Sans se pencher sur les détails de ces méthodes, les étudiants du MGIMO doivent néanmoins comprendre qu'ils seront obligés de faire face aux conséquences de ces événements et de ces phénomènes. Si un mensonge apparaît, il occupe immédiatement les unes des journaux et les heures de grande écoute à la télévision, domine sur les réseaux sociaux. Après, suite à l'analyse de la situation et à l'investigation sur les racines des affirmations, on trouve des faits qui démentent le mensonge. Mais personne ne porte plus aucun intérêt au démenti. Au mieux, on notera en marge d'une publication qu'il s'agissait d'une petite imprécision. Afin de combattre et de surmonter cette tendance, il faut être une personne très érudite et prête aux débats. C'est aujourd'hui une exigence très sérieuse par rapport aux diplomates, non seulement ceux qui travaillent à l'Onu, à l'OSCE, au Conseil de l'Europe et sur d'autres plateformes publiques, mais aussi ceux qui s'occupent des relations bilatérales dans nos Ambassades. Nous parlons constamment à la presse, sommes sans cesse obligés de répondre aux fake news en tout genre. Il est nécessaire de le faire de manière rapide, convaincante et - c'est le plus important - en se basant sur les faits.      

Question: Quelles règles diplomatiques sont toujours en vigueur depuis l'époque de vos études au MGIMO? On a par exemple entendu dans une interview que les négociations devaient être obligatoirement menées en "tête-à-tête".

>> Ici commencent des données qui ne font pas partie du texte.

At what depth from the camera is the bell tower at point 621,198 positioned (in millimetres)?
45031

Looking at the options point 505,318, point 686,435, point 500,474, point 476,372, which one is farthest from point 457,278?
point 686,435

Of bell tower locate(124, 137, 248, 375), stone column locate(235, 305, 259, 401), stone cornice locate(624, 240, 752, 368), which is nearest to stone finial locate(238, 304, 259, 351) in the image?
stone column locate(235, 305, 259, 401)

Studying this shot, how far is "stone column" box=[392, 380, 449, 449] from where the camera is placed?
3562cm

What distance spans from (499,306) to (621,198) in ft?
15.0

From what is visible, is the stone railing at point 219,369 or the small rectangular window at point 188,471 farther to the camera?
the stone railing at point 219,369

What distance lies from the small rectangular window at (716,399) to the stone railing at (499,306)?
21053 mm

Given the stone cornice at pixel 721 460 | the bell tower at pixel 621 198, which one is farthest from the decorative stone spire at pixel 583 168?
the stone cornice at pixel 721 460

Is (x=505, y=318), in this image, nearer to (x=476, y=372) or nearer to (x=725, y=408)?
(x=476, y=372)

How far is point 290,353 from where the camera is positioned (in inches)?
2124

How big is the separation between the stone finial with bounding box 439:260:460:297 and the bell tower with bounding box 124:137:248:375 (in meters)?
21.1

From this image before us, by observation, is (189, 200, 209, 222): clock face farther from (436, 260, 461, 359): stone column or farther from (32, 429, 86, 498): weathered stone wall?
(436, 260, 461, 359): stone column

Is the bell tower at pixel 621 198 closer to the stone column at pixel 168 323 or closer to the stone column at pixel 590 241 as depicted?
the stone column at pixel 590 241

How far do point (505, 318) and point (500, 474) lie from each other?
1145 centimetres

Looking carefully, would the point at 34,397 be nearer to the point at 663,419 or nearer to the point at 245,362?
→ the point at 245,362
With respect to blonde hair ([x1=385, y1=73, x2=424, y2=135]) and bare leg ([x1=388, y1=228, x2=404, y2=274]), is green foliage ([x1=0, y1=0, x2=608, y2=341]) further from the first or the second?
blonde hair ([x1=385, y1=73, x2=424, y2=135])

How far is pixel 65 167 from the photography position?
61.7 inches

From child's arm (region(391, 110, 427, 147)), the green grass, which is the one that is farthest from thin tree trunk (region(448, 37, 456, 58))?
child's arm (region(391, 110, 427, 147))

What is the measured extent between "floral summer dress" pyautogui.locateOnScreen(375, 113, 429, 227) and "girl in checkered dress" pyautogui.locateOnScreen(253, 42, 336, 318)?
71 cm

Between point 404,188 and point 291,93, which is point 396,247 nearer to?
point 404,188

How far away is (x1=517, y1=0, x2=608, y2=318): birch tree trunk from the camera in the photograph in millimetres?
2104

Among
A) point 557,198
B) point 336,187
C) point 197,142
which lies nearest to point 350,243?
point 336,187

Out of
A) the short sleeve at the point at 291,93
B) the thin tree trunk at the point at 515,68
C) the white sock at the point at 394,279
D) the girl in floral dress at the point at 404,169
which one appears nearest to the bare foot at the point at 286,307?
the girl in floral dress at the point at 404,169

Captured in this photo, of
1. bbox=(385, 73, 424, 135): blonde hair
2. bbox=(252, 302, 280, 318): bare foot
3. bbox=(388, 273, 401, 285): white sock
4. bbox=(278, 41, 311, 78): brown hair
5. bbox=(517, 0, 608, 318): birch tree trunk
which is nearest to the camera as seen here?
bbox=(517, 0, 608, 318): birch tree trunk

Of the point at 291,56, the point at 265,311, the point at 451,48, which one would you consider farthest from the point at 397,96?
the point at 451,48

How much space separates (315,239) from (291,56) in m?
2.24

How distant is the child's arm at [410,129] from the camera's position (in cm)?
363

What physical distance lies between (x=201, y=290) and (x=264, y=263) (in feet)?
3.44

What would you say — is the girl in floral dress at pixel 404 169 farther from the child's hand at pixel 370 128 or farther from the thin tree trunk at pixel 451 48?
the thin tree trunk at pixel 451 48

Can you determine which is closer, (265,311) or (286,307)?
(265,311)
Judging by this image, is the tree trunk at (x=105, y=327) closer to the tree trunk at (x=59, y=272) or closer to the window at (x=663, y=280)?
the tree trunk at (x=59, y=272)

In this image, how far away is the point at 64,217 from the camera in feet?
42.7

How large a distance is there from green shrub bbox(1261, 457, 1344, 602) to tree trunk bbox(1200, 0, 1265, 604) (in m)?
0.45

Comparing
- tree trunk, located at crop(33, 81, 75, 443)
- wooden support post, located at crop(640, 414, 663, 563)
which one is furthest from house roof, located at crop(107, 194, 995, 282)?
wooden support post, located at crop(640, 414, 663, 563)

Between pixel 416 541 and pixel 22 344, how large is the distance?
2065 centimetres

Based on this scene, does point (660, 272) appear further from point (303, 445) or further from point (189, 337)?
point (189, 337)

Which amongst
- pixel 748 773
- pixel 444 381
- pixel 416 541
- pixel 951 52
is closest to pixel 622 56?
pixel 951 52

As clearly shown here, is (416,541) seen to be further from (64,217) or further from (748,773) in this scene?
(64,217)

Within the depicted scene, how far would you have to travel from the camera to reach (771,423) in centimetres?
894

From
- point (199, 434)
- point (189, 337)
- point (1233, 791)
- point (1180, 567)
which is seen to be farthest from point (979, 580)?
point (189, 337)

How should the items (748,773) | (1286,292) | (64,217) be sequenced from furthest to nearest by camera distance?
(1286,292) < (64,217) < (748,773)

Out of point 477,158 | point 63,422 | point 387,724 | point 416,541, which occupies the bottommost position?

Sergueï Lavrov: Non. Il s'agit probablement d'une forme importante de la diplomatie, mais elle est loin d'être la seule. Si je suis invité à des pourparlers quelque part, nous nous laissons complètement guider par la forme d'organisation proposée par les hôtes. Si ces derniers proposent de commencer par une conversation en "tête-à-tête" pour passer ensuite à une discussion élargie, nous y sommes prêts. Ou l'inverse? Nous y sommes prêts également. Un "tête-à-tête" permet toujours de comprendre mieux une personne, qui ne se trouve pas devant les caméras et n'est pas obligée de tenir des propos formels, de mettre en œuvre un programme imposé. Mais vous pouvez constater vous-même l'attitude actuelle envers les conversations en "tête-à-tête", par exemple à Washington. On tente de les présenter comme un péché mortel. Cela pose cependant beaucoup de questions. Qu'en est-il de l'accès libre à l'information dans ce cas-là? Si l'on présente ce principe comme une valeur absolue - on le constate par exemple chez les démocrates au Capitole - il faut lever les accusations contre Edward Snowden, libérer Julian Assange, cesser les tortures qu'il subit visiblement au centre de détention britannique où il est enfermé.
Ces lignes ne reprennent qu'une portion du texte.